24 May 2020

Aeon: Vice dressed as virtue

On the face of it, cruelty and morality are opposites. Just as morality stands as a check or constraint on our cruel impulses, so these impulses propel us away from morality. On closer examination, however, the relationship between them is more complex and much messier. One way of appreciating this is to consider our retributive propensities and dispositions, which certainly encourage causing pain and suffering to those we find objectionable or threatening. It would, nevertheless, be a mistake to consider the relationship between morality and cruelty entirely in terms of our largescale social and legal institutions and practices, such as prisons, and the forms of punishment associated with them. For one thing, these institutions and practices might or might not be cruel in terms of the definition provided. Beyond this, we shouldn’t overlook or ignore the way in which morality is frequently misused at a much more personal or everyday level, one that need not involve our legal institutions and practices at all. The particular form of cruelty that I am concerned with is a mode of moralism. [...]

The particular motivations behind vain moralism largely account for the cluster of vices associated with it.
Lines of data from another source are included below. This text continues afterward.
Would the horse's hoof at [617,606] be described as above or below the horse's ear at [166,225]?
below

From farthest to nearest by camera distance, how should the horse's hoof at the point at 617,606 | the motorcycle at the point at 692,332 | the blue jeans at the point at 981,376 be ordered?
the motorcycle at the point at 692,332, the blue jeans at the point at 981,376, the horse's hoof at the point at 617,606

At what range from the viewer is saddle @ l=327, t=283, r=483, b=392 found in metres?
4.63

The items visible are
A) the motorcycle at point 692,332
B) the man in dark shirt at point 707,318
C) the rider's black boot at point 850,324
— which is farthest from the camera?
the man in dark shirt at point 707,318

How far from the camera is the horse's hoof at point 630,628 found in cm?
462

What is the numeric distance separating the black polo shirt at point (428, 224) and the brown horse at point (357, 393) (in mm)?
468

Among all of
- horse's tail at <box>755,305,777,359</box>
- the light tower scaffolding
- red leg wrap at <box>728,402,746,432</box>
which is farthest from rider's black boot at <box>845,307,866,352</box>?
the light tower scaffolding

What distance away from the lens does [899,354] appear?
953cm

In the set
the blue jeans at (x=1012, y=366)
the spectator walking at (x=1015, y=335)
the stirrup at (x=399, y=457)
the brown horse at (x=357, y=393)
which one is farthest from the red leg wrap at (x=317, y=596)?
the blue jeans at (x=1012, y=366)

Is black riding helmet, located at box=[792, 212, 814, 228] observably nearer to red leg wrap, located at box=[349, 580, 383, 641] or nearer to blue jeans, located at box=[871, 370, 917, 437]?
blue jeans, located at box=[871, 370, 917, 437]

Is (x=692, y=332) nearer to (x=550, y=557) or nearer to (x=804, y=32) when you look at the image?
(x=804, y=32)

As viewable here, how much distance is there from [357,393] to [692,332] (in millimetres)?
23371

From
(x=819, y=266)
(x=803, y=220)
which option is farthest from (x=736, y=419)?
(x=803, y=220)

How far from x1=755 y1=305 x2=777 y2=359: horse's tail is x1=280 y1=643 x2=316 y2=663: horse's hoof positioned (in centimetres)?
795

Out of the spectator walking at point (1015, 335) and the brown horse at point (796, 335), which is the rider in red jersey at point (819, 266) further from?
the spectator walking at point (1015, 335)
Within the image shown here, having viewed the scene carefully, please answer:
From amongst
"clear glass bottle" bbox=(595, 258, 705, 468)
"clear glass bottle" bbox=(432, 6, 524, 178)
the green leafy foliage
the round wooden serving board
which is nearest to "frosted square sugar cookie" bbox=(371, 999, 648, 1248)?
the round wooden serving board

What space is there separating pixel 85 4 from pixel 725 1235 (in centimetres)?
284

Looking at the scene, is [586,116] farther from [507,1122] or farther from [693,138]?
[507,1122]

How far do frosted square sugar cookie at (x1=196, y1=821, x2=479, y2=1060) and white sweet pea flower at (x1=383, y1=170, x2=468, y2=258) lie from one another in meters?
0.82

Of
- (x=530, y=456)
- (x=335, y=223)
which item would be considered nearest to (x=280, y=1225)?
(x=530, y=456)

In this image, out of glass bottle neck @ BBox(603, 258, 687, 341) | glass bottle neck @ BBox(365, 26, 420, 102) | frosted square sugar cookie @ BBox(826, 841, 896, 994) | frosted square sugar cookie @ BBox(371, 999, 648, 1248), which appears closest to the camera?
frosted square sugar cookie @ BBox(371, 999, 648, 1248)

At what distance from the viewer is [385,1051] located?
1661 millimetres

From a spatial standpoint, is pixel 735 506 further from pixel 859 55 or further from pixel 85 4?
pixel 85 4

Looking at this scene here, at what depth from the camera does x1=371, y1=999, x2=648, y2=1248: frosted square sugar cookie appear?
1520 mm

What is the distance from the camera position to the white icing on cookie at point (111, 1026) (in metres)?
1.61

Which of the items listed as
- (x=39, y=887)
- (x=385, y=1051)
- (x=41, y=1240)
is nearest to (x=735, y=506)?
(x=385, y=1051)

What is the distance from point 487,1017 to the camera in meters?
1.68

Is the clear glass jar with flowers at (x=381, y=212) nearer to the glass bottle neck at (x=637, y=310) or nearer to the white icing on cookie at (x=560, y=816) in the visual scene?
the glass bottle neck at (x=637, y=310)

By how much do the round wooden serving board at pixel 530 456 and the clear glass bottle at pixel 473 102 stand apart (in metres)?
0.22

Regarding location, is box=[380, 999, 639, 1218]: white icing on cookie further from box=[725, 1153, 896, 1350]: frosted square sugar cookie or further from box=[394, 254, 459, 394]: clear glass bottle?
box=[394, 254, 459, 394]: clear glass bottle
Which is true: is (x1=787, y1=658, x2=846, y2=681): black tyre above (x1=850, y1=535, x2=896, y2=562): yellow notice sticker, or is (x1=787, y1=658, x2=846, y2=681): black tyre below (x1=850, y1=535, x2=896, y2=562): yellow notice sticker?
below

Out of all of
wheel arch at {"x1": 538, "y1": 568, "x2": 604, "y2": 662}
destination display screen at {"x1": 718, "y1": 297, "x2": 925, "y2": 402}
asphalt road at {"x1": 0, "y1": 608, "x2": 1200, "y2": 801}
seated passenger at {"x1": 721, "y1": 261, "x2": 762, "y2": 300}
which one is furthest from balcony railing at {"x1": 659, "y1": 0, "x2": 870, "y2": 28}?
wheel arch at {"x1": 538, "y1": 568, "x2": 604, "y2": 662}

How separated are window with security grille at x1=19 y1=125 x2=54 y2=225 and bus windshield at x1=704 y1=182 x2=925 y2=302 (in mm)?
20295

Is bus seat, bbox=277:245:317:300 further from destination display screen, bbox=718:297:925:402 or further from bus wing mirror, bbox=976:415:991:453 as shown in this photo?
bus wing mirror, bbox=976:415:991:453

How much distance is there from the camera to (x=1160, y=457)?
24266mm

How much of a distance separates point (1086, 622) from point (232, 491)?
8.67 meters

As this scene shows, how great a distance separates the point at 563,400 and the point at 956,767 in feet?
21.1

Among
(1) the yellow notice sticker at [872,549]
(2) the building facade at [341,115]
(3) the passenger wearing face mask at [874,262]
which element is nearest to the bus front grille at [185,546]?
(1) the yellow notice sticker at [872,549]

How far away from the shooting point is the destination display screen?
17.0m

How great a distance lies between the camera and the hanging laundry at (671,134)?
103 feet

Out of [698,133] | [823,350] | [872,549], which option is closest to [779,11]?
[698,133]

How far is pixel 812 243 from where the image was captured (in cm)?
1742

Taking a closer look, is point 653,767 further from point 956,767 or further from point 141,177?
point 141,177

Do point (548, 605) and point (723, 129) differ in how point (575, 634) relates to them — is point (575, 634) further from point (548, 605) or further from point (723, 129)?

This includes hypocrisy, sanctimoniousness, pomposity, pretension and conformism. These vices are all evidence that vain moralism is at work. Cruel moralism involves a very different set of motivations and a different cluster of vices. Although vain moralisers might adopt cruel attitudes and practices if they serve their (vain and shallow) ends, there is no satisfaction or pleasure taken in the suffering and humiliation of others for its own sake. With cruel moralism, things are different. What gives cruel moralisers satisfaction is not enhancing their moral standing in the eyes of others but rather the suffering and humiliation of others as a means to achieve power and domination over them. Achieving this confirms the moralisers’ sense of superiority over others and provides further validation for their ideals and values. It is self-validation – not validation to others – that cruel moralisers care about and seek to confirm. Imposing suffering and humiliation on the guilty and morally flawed provides this validation, and this becomes a deep source of motivation in their own ethical conduct and responses. In the hands of the cruel moraliser, morality lends itself to misrepresentation and misuse, and is liable to become cruel and sadistic. [...]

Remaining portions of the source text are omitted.